I’ve got a physical checkup next month and a dilemma: How much can I tell my doctor about some elbow pain without converting a preventive visit covered by insurance to a nonpreventive one that will cost me hundreds of dollars out of pocket?
If Dr. Laura Slings was my doctor, there’d be no dilemma.
Earlier this year, she started True North Direct Primary Care in White Bear Lake. Her patients become “members” of the practice, with adults paying $90 a month. No insurance is involved.
For their membership fee, patients can see her as often as they like, usually with same-day availability, and talk about whatever they want to without ever worrying about insurance, health networks or unknown fees. She offers all the services of a regular family practice, including stitches and casting. Lab work costs extra, though much of it is surprisingly inexpensive.
“I had a mom whose 2-year-old woke up with a rash and a fever. A lot of times those things are viral, and you don’t necessarily have to come in,” Slings said. “I said, ‘Can you just text me a picture of the rash?’ And so she did, and I thought it may be scarlet fever. And I replied, ‘I think you should bring her in.’ We tested for strep. It was positive. She got a prescription. She’s out in 15 minutes.”

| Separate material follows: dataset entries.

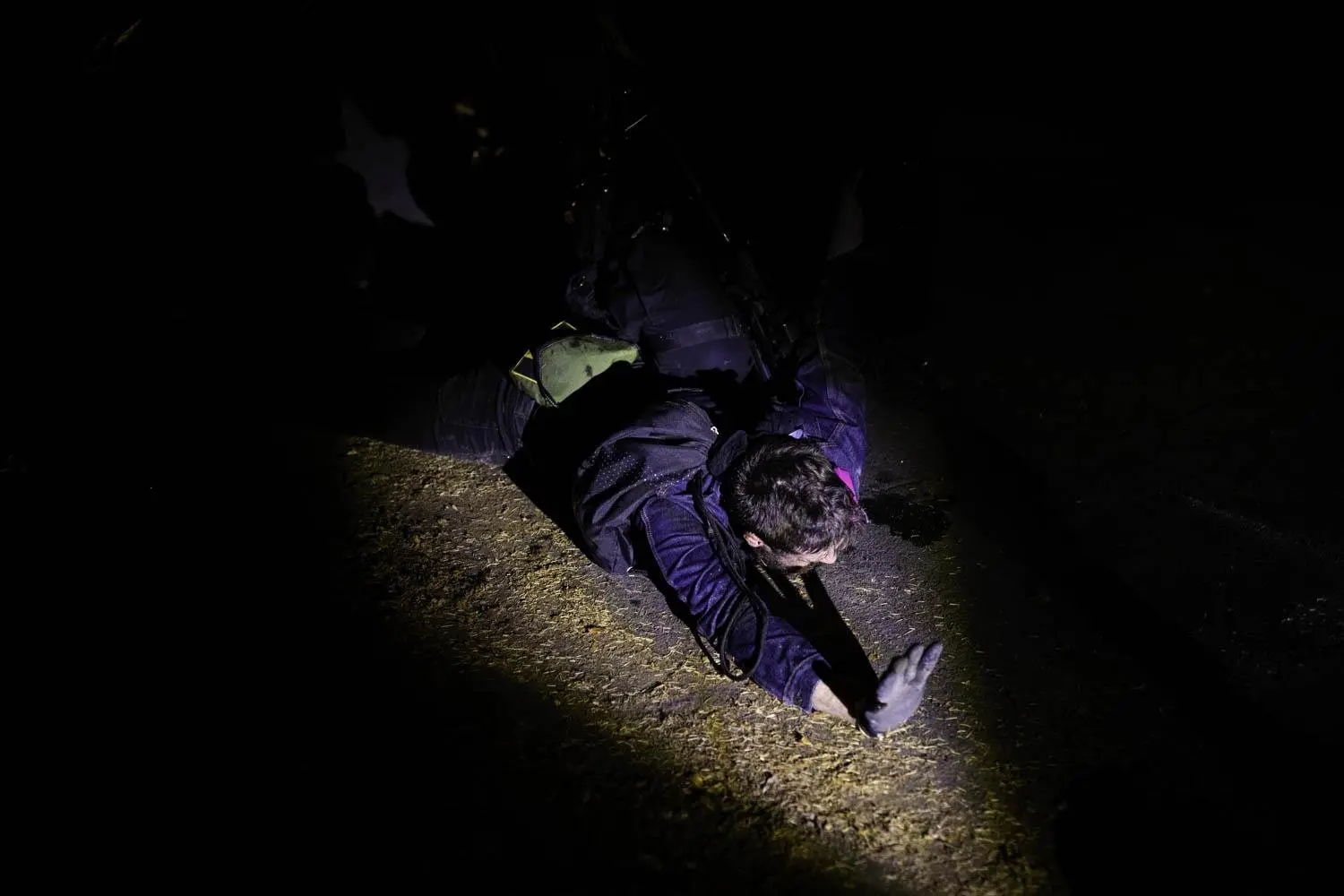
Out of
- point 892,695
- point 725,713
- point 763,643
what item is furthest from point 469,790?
point 892,695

Slings, who spent 20 years working as a family physician in one of the major health systems in the Twin Cities, said her patients used to wait two to three months to see her. And she began to notice over the last few years that they seemed more reluctant to open up about their health.

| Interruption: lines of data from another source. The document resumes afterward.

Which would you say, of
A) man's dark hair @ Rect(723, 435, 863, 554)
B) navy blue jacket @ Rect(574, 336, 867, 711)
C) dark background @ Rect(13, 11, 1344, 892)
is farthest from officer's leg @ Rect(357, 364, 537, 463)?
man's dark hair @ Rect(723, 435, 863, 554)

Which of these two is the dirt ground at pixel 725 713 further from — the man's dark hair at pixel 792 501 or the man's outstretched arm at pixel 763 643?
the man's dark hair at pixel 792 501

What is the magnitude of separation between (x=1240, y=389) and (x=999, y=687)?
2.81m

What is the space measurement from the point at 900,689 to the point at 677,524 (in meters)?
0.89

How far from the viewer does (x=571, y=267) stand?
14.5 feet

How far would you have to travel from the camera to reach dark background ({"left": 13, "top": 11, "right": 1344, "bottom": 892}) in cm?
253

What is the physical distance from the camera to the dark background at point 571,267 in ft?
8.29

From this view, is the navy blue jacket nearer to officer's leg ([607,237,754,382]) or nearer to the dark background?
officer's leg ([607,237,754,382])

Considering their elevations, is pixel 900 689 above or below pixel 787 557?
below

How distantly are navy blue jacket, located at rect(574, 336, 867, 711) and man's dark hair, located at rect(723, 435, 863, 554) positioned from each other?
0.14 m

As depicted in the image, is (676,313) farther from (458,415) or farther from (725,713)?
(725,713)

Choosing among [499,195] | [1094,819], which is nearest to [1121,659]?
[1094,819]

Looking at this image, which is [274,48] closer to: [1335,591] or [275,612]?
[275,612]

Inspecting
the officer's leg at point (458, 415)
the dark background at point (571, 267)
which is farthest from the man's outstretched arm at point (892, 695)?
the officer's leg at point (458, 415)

“Money would be in between us as a patient and doctor,” Slings said. “They had issues they wanted to talk about with me at their physical, but yet they didn’t know how much their bill was going to be afterwards.”
There are just a dozen or so doctors in the metro area who have set up direct primary care practices, or DPCs. Slings and her husband Steve, office administrator at her practice, recently hosted a meet-up for doctors who had started or were interested in direct care. Twenty-seven came.